Some of the other books were not quite as accurate, but it still speaks to the longevity of the interpretations. Most kept to the same original intent of the first author.


----------



## inceptor (Nov 19, 2012)

Annie said:


> The Dead Sea Scrolls proved otherwise. God protected scripture from error.


I didn't say the Bible was wrong. I merely pointed out that translation errors can occur.

But, if memory serves me correctly. The Dead Sea Scrolls were only partially intact.


----------



## Annie (Dec 5, 2015)

Kauboy said:


> To some extent, that is true.
> One book in particular was so close to what we still have today that it was literally only different by 3 words. One was a simple mis-translation, and the other two were misspellings, if I recall.
> Some of the other books were not quite as accurate, but it still speaks to the longevity of the interpretations. Most kept to the same original intent of the first author.


Really? I didn't know that. My understanding is that there were two very minor errors in Isaiah and those didn't change the meaning of the text, but I digress...sorry.


----------



## The Resister (Jul 24, 2013)

inceptor said:


> I didn't say the Bible was wrong. I merely pointed out that translation errors can occur.
━━━
Transcribe everything in the forum thread on Bible translation errors from "Really? I didn't" down to "(Jul 24, 2013)". The data after this thread is separate material.
━━━
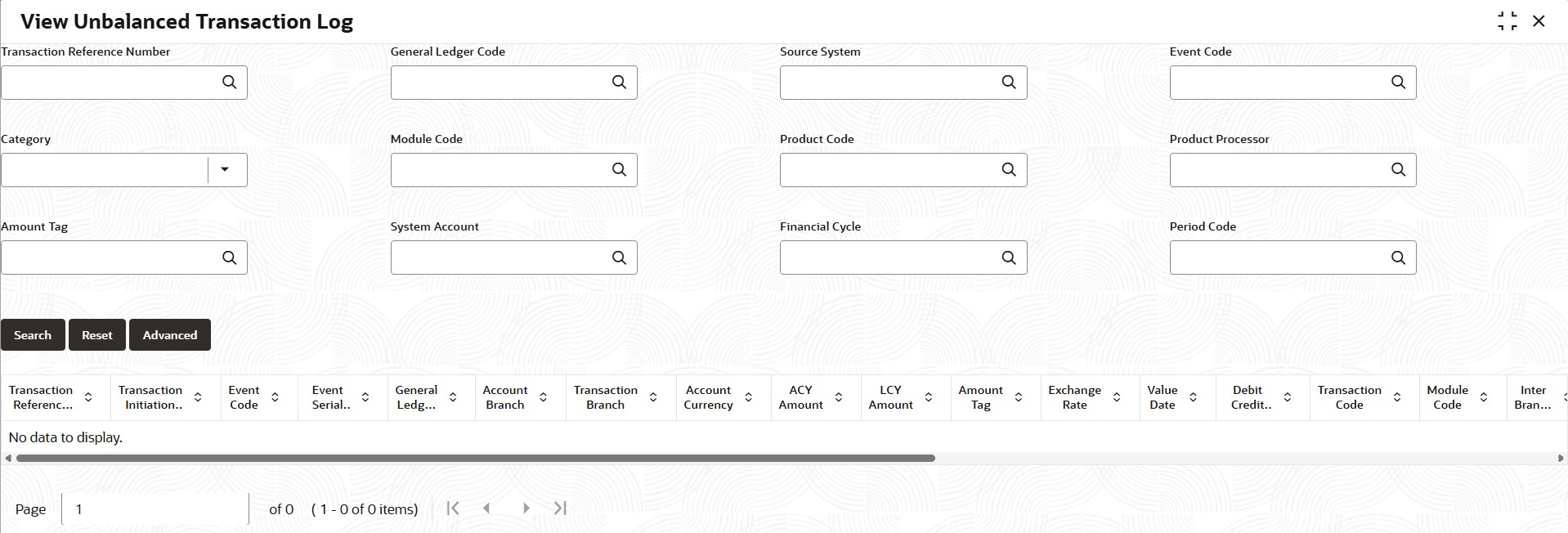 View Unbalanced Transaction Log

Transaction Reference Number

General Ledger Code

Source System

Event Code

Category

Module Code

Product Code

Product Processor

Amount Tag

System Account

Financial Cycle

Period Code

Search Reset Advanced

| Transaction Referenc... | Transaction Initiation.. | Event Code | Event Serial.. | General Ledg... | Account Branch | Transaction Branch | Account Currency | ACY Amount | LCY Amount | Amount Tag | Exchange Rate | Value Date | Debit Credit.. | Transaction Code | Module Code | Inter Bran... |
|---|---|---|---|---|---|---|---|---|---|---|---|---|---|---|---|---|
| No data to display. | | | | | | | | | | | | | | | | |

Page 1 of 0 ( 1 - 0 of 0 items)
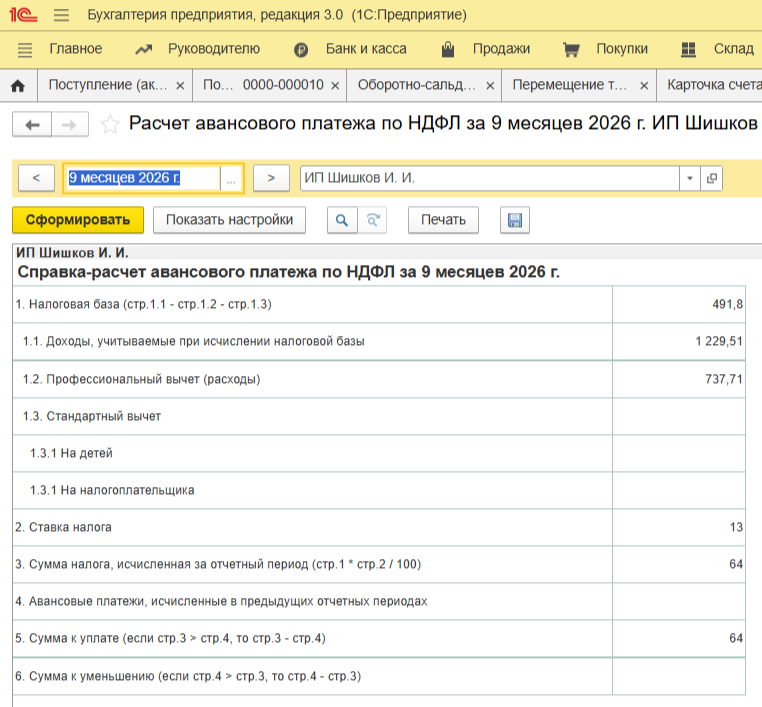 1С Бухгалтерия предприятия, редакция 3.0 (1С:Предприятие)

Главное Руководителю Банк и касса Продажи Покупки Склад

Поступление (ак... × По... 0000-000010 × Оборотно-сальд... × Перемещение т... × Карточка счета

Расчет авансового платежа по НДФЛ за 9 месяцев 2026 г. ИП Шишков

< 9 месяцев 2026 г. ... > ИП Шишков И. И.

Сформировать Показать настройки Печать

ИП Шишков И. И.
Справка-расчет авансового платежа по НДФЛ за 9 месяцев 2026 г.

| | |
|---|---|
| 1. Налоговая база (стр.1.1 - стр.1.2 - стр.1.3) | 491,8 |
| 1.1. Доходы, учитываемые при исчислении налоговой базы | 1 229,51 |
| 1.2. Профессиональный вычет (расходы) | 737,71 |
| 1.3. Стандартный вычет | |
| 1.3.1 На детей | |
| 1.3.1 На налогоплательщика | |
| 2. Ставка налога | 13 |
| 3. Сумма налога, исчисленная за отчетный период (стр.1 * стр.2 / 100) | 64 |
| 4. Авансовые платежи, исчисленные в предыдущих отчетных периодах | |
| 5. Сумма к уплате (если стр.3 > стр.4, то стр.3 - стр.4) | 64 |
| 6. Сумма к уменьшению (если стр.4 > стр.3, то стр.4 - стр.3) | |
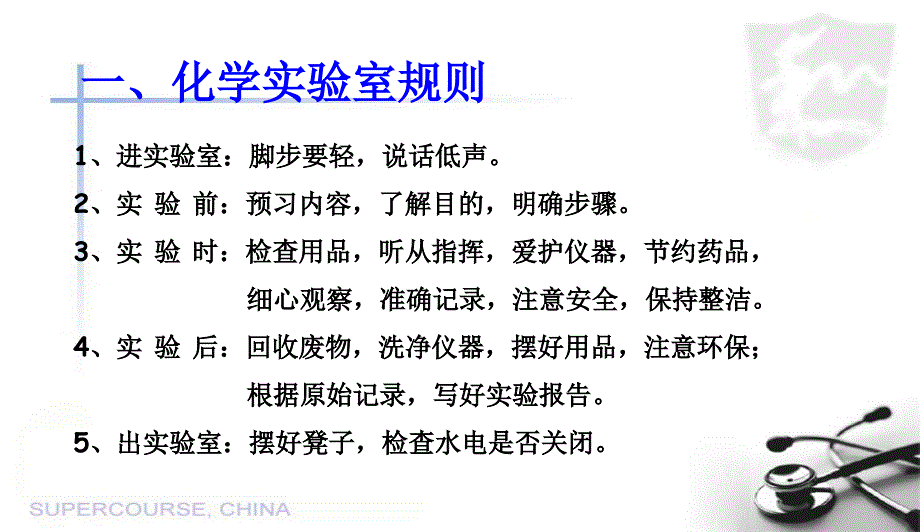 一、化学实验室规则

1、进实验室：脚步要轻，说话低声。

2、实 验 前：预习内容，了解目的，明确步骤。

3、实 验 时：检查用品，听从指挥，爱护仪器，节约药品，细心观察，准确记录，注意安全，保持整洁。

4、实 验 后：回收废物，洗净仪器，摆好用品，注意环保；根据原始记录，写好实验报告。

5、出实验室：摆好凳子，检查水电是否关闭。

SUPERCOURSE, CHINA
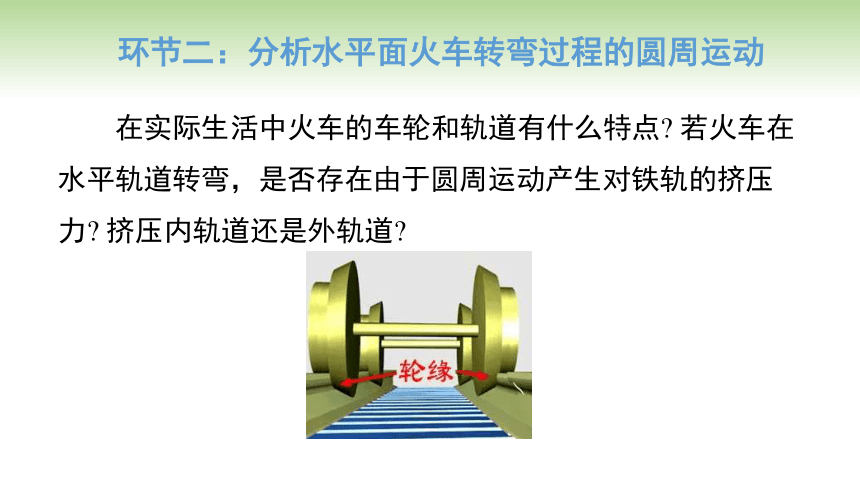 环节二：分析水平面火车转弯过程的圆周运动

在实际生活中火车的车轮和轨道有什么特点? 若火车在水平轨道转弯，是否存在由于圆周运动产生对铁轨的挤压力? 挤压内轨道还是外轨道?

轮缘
━━━
Response to the exercise:
Really? I didn't know that. My understanding is that there were two very minor errors in Isaiah and those didn't change the meaning of the text, but I digress...sorry.


----------



## The Resister (Jul 24, 2013)